As described in our Current Report on Form 8-K filed with the SEC on April 15, 2024, we announced the departure of Mark Brugger from the Company as President and Chief Executive Officer. The Company’s Board of Directors (the “Board”) has also withdrawn Mr. Brugger’s nomination for election as a director at the Annual Meeting.
At this time, the Board has determined not to appoint a successor nominee for election at the Annual Meeting and has determined to reduce the number of directors on the Board to seven members following the Annual Meeting.

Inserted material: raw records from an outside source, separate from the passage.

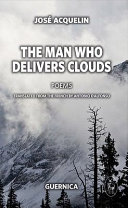 The man who delivers clouds : selected poems /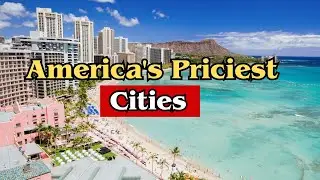 Top 10 Most Expensive Cities to Live in the USA: Can You Afford It?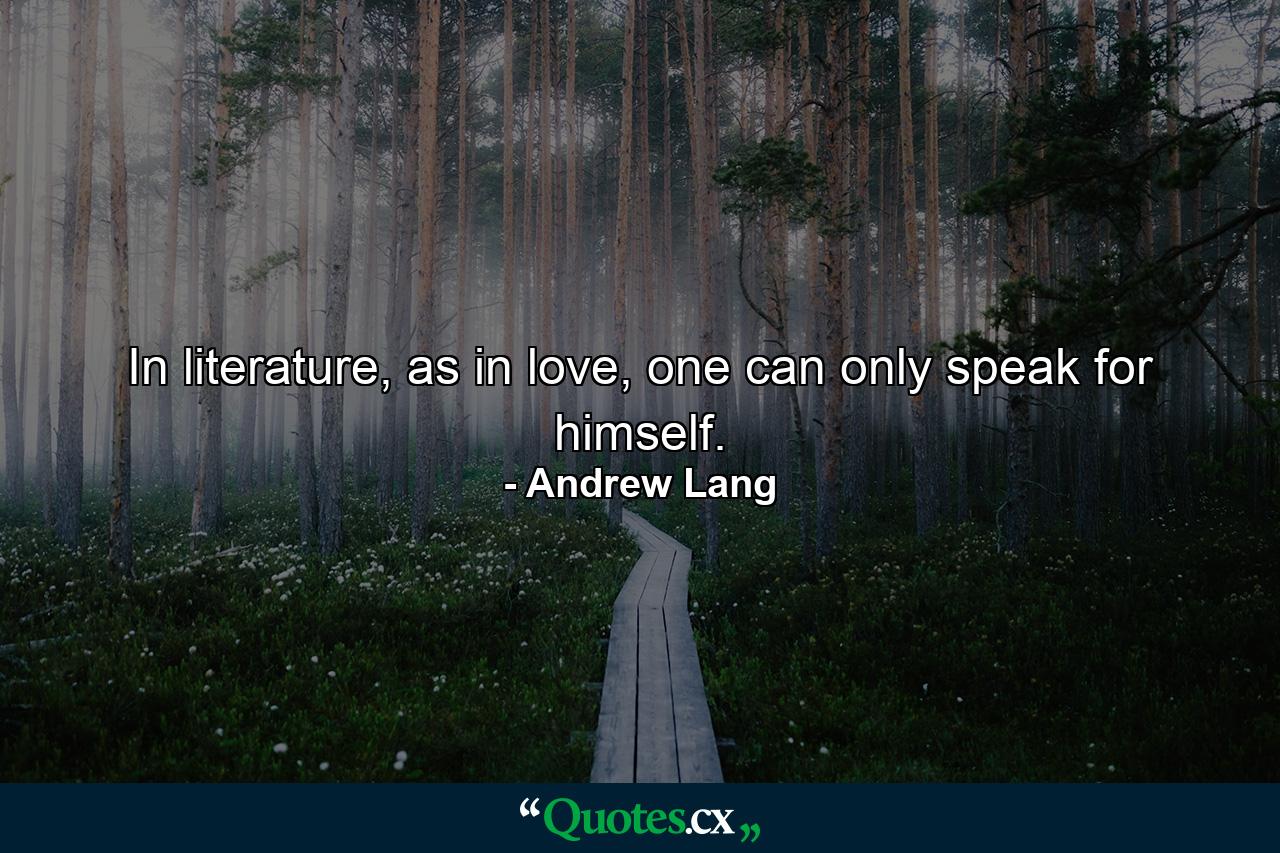 In literature, as in love, one can only speak for himself. - Quote by Andrew Lang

All nominees, other than Mr. Brugger, named in the Proxy Statement continue to stand for re-election at the Annual Meeting, and the form of proxy card included with the Proxy Statement remains valid. However, any votes that are submitted for Mr. Brugger will be disregarded and will not be counted. If you have already returned your proxy card or provided voting instructions, you do not need to take any action unless you wish to change your vote by submitting a new proxy card or voting instructions, and your shares will be voted as specified therein, other than votes with respect to Mr. Brugger. If you have not yet returned your proxy card or submitted your voting instructions, please complete and return the proxy card or submit voting instructions, disregarding Mr. Brugger’s name as a nominee for election as a director.
None of the other proposals to be presented in the Proxy Statement are affected by this Supplement. The shares represented by proxy cards returned or voting instructions submitted before the Annual Meeting will be voted with respect to all matters, other than the election of Mr. Brugger, properly brought before the Annual Meeting as instructed on the proxy card or pursuant to the voting instructions.